— Она сказала, что остановилась в отеле «Певерил» в Блумсбери и подыскивает дом в Лондоне. Я выразил готовность сообщить, если узнаю о продающихся домах в хэмпстедском направлении, и предложил ей свои профессиональные услуги, если у нее в них возникнет нужда. После обеда я проводил ее до отеля, и мы распрощались в вестибюле.
— Значит, она действительно там останавливалась?
— Очевидно. Однако недели через две я услышал о том, что в Голдерс-Грин неожиданно выставлен на продажу дом. Оказалось, что его владелец — мой клиент. Следуя своему обещанию, я написал мисс Грант в отель «Певерил». Не получив ответа, навел справки и выяснил, что она съехала из отеля на следующий день после нашей встречи, не оставив нового адреса, а при регистрации указала какой-то манчестерский адрес. Я был немного разочарован, но вскоре выкинул все это из головы.

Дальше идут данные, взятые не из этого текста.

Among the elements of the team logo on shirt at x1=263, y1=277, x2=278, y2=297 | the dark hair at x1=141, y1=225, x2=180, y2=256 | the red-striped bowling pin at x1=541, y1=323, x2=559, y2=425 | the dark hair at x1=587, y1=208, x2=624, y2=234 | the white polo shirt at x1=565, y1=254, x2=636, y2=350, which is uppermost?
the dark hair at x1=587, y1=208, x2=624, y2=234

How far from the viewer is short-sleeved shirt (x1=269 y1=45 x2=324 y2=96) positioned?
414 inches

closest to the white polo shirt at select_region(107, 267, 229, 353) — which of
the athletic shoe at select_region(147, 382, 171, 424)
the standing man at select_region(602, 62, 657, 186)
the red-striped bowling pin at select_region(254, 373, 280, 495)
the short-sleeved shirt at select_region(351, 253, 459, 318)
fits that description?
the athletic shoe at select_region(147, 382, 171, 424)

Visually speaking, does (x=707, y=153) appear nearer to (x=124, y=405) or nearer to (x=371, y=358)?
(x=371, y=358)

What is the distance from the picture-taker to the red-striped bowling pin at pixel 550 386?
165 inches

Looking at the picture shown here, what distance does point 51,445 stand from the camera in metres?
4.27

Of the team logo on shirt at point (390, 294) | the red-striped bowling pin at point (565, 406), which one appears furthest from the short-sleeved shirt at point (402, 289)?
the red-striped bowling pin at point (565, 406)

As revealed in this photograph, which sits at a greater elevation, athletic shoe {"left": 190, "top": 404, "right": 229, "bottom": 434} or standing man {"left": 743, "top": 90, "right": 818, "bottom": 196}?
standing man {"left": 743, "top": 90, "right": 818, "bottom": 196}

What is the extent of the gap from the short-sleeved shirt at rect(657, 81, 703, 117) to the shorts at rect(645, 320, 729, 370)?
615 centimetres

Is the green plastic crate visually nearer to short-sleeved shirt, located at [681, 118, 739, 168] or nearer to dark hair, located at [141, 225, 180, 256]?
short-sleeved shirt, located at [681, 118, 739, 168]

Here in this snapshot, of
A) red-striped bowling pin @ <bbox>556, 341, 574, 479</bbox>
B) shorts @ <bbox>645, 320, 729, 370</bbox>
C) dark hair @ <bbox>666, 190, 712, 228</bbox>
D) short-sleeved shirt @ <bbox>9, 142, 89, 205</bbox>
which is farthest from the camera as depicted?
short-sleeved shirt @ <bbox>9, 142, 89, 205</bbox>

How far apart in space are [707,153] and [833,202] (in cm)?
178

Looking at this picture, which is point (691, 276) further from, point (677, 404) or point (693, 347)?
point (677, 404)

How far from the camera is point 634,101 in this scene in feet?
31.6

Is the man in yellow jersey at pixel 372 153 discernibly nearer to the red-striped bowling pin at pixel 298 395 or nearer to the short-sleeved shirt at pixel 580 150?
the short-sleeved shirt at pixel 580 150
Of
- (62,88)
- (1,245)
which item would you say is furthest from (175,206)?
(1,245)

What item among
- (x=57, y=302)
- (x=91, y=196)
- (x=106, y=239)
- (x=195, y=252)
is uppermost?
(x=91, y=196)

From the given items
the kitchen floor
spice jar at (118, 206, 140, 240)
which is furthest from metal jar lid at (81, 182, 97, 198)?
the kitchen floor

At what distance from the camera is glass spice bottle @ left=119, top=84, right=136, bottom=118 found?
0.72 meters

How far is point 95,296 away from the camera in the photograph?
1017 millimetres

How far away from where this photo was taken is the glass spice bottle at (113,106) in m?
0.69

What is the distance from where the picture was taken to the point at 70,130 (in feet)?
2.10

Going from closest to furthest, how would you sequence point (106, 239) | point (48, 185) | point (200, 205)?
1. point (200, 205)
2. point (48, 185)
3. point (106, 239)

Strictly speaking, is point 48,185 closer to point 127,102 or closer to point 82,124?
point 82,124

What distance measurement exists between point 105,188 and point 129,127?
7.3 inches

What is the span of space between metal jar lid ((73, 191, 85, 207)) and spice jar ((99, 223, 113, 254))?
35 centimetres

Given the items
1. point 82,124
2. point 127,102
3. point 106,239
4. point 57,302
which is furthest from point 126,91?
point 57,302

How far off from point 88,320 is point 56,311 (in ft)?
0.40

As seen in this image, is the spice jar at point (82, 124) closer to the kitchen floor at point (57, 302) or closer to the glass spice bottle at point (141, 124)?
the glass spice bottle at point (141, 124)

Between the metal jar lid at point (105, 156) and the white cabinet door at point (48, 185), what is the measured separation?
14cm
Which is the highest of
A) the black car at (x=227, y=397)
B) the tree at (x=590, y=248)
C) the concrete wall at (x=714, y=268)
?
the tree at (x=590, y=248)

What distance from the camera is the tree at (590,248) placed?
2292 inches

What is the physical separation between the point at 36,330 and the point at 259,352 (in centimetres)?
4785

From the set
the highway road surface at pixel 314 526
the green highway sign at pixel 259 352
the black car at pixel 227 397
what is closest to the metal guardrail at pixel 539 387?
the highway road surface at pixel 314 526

Спустя примерно месяц — чтобы быть точным, двадцать шестого января — я сидел дома и читал перед сном. Должен пояснить, что я занимаю квартиру, или скорее мезонин, в небольшом доме, поделенном на два владения. Семья, живущая на первом этаже, была в отъезде, так что я оставался в доме один, прислуга у меня приходящая. Когда зазвонил телефон, я взглянул на часы, было без четверти одиннадцать. Я взял трубку. Женский голос умолял меня немедленно прибыть по некоему адресу на Хэмпстед-Хис, чтобы нотариально засвидетельствовать завещание человека, находящегося при смерти.
— Голос был вам знаком?
— Нет. Похоже, звонила служанка. Во всяком случае, она говорила с сильным акцентом кокни[188]. Я спросил, не терпит ли это дело до завтра, но звонившая призывала меня поспешить, так как может оказаться поздно. С большой неохотой я оделся и вышел. Ночь была весьма противной, холодной и туманной. Мне повезло застать свободное такси на ближайшей стоянке. Мы поехали по адресу, в кромешной тьме было довольно трудно отыскать нужный дом, оказавшийся маленьким и стоявший на отшибе — к нему даже невозможно было подъехать. Я вышел из машины на дороге, ярдах в двухстах от него, и попросил таксиста подождать меня, так как сомневался, что удастся найти другую машину в таком месте и в такое время. Таксист поворчал, но согласился подождать, если я буду отсутствовать не слишком долго.
Я пошел к дому. Сначала мне показалось, что в нем совершенно темно, но потом я заметил, что в одном окне на нижнем этаже мерцает тусклый свет. Я позвонил. Никто мне не открыл, хотя я слышал громкую трель внутри. Я позвонил еще раз, потом постучал. Опять никакого ответа. Было жутко холодно. Я зажег спичку, чтобы убедиться, что это тот самый дом, который мне указали, и тут увидел, что дверь приоткрыта.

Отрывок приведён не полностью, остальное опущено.